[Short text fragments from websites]
▼
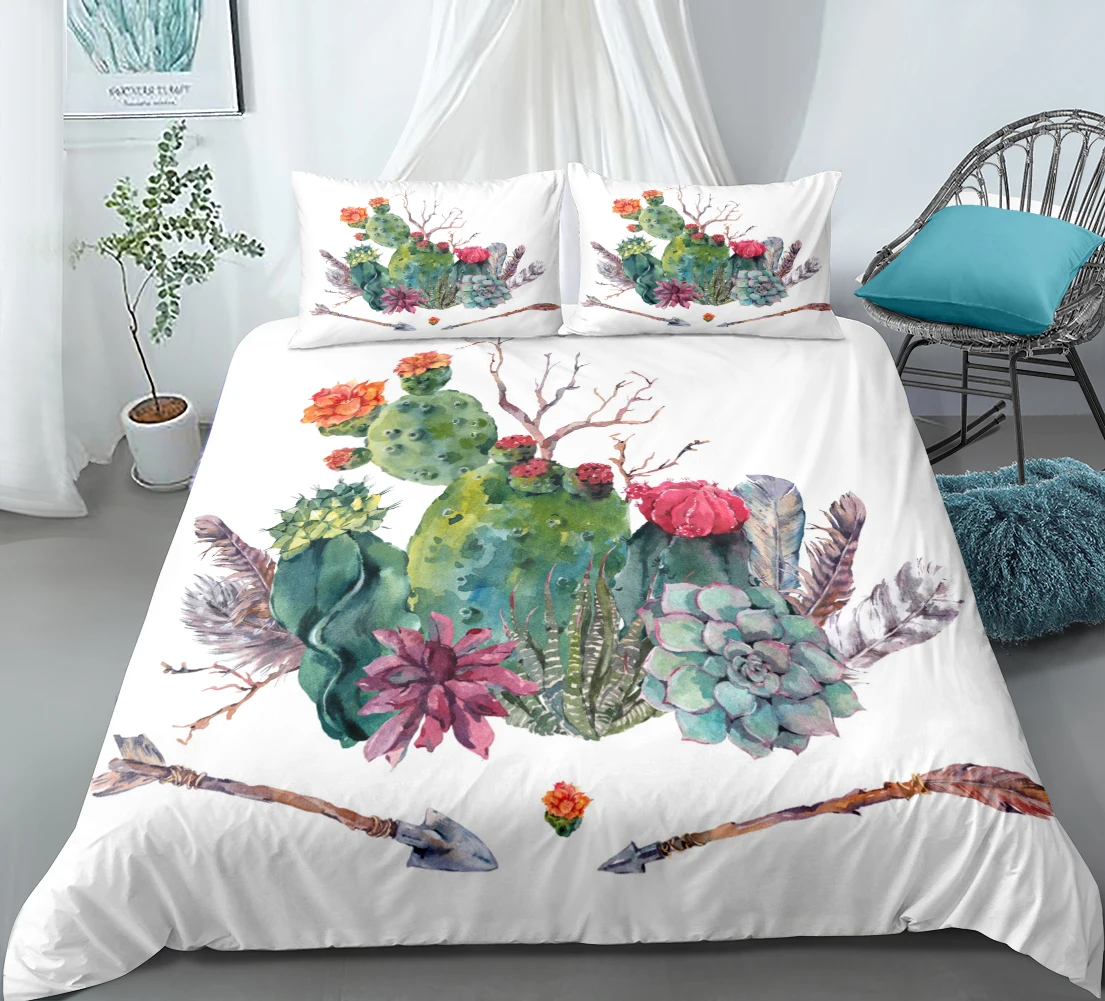 cama verde com capa de edredon, plantas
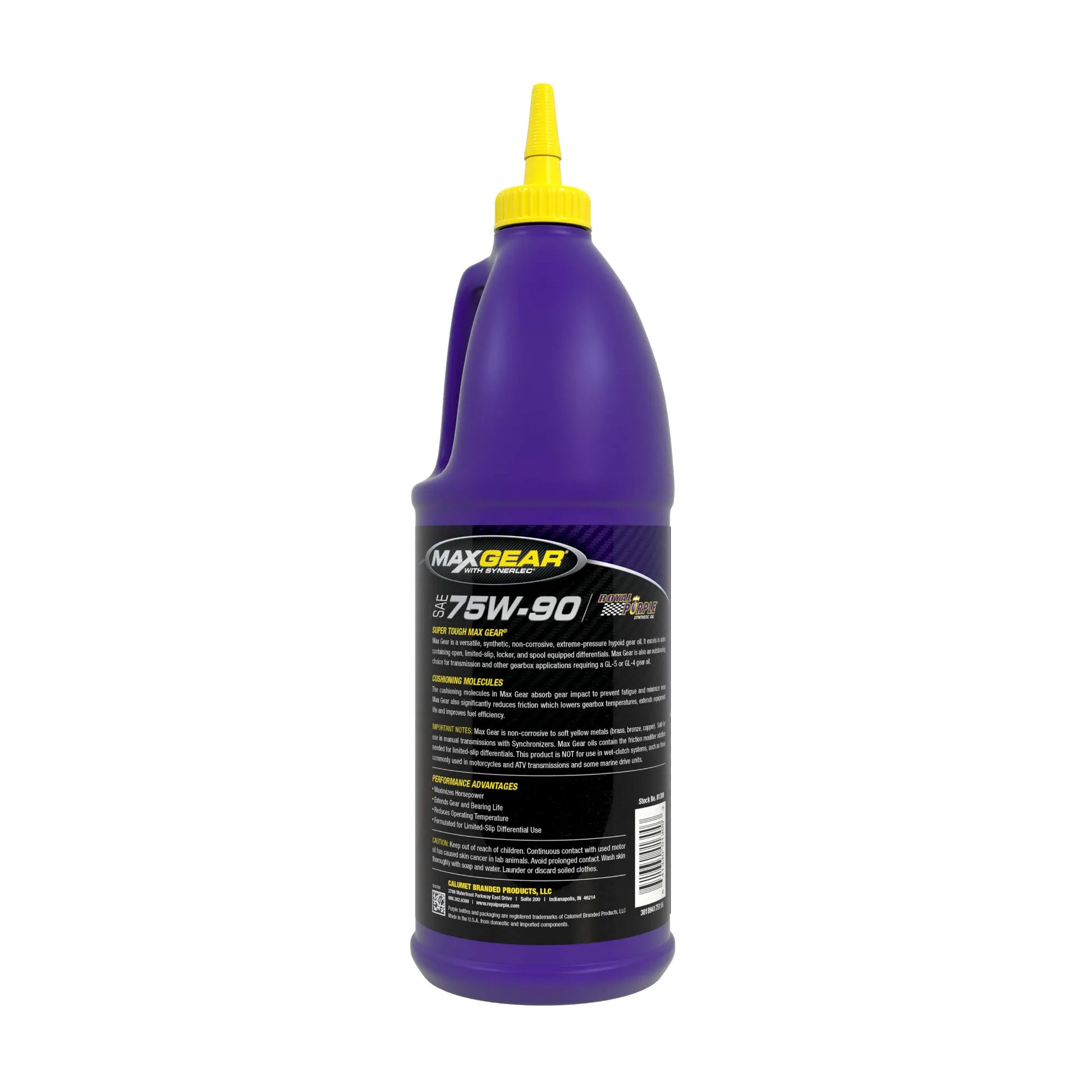 Royal Purple Max Gear Oil 75W90 (back label)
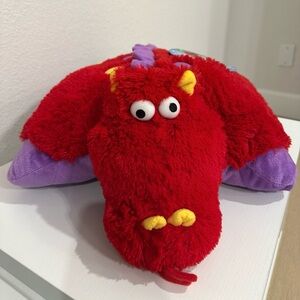 Pillow Pets Pee Wees 18” Fiery Dragon Red and Purple Plush Stuffed Toy
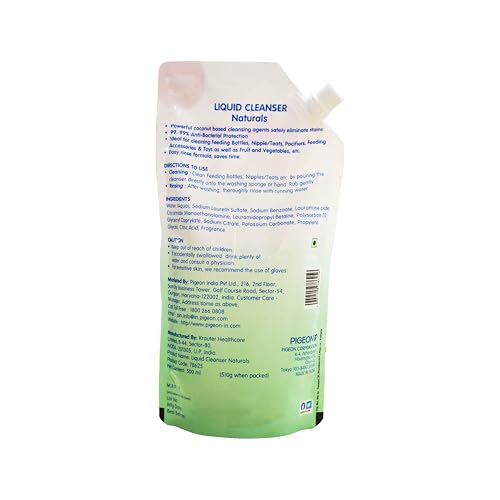Image of Pigeon Liquid Cleanser Naturals Refill 500 ml | pH Friendly | No Added Color & Alcohol | Natural Cleanser for Baby Feeding Bottles, Accessories, Fruits & Vegetables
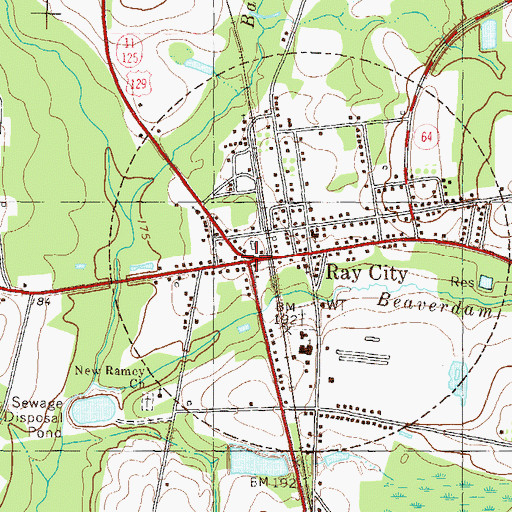 Topographic Map of Ray City, GA
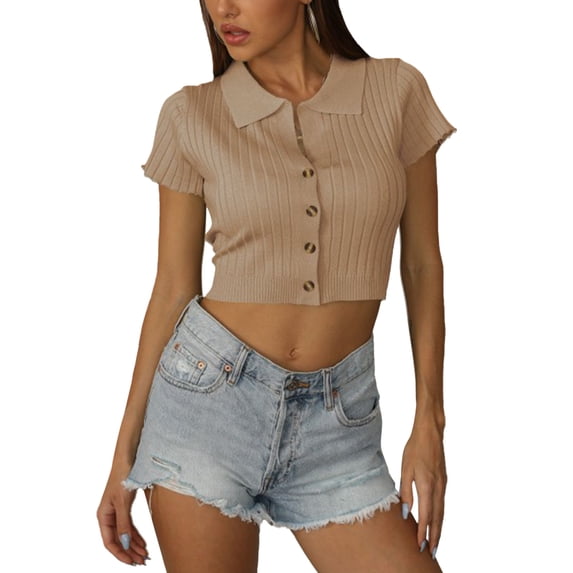 Women Short Sleeve Turn Down Collar T Shirt Slim Fit Pure Color Button Up Rib Knit Short Top for Dating Apricot XL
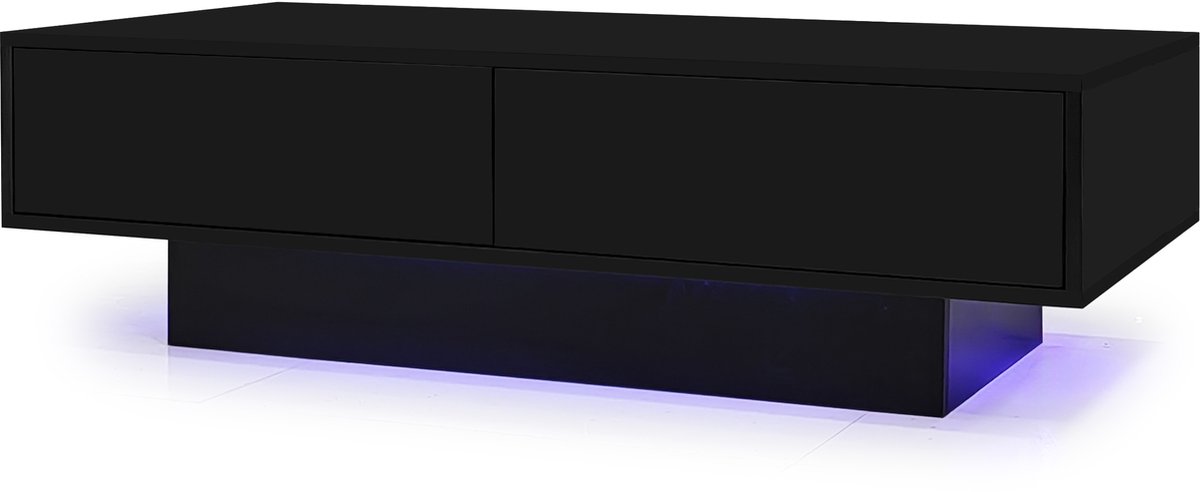 Salontafel Hoogglans – LED Salontafel met 2 Lades en Opbergruimte – Draagvermogen 30 kg – 115 x 55 x 34 cm - Zwart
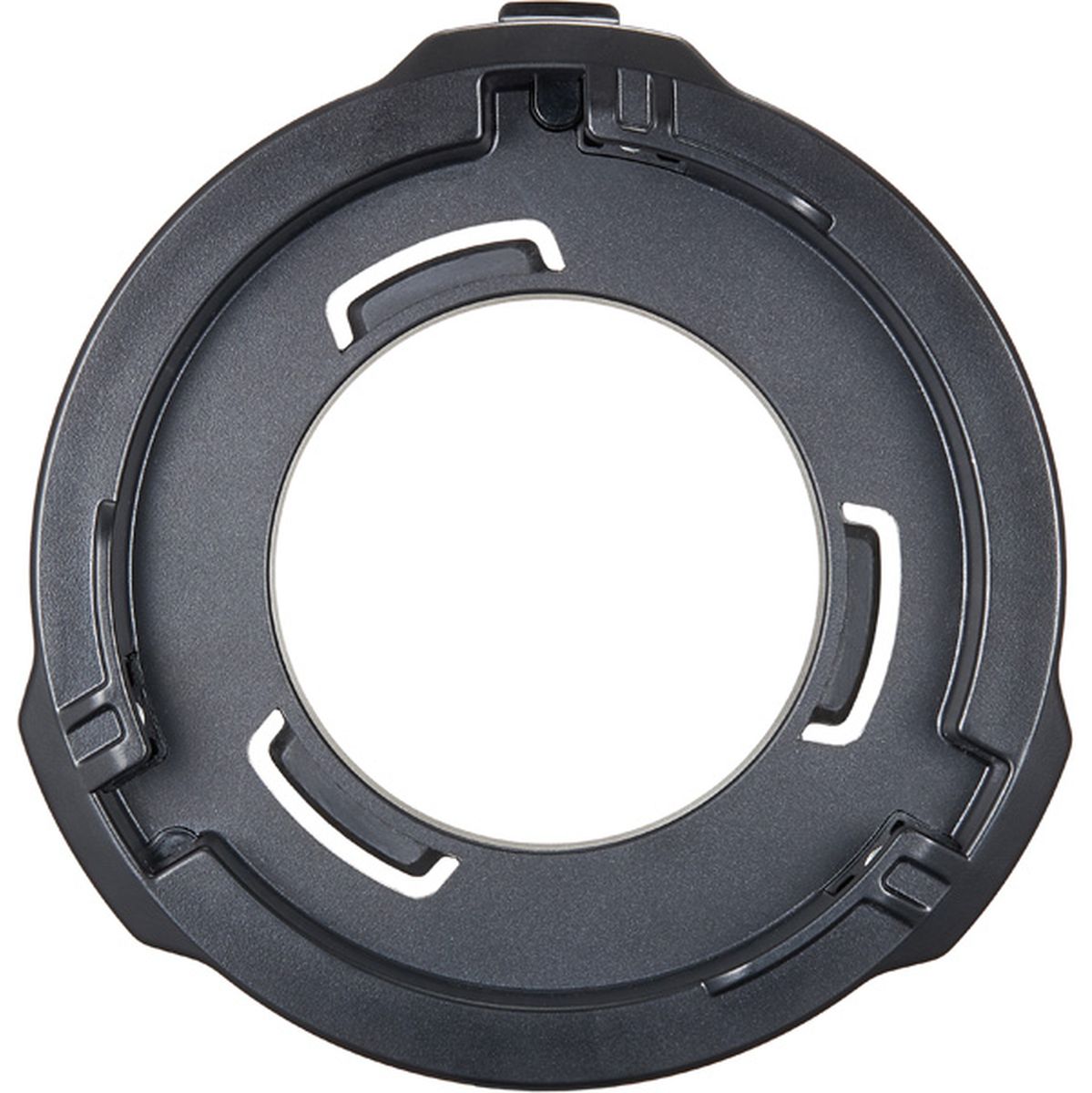 Adaptateur Godox ML-GB vu de face, bague noire à trois fentes de verrouillage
▲
* **What the exercise asks**
Please copy exactly the lines from the one containing "Image of Pigeon" through the last line of the records above, both included, and leave out any pictures.

* **Task result**
Image of Pigeon Liquid Cleanser Naturals Refill 500 ml | pH Friendly | No Added Color & Alcohol | Natural Cleanser for Baby Feeding Bottles, Accessories, Fruits & Vegetables
 Topographic Map of Ray City, GA
 Women Short Sleeve Turn Down Collar T Shirt Slim Fit Pure Color Button Up Rib Knit Short Top for Dating Apricot XL
 Salontafel Hoogglans – LED Salontafel met 2 Lades en Opbergruimte – Draagvermogen 30 kg – 115 x 55 x 34 cm - Zwart
 Adaptateur Godox ML-GB vu de face, bague noire à trois fentes de verrouillage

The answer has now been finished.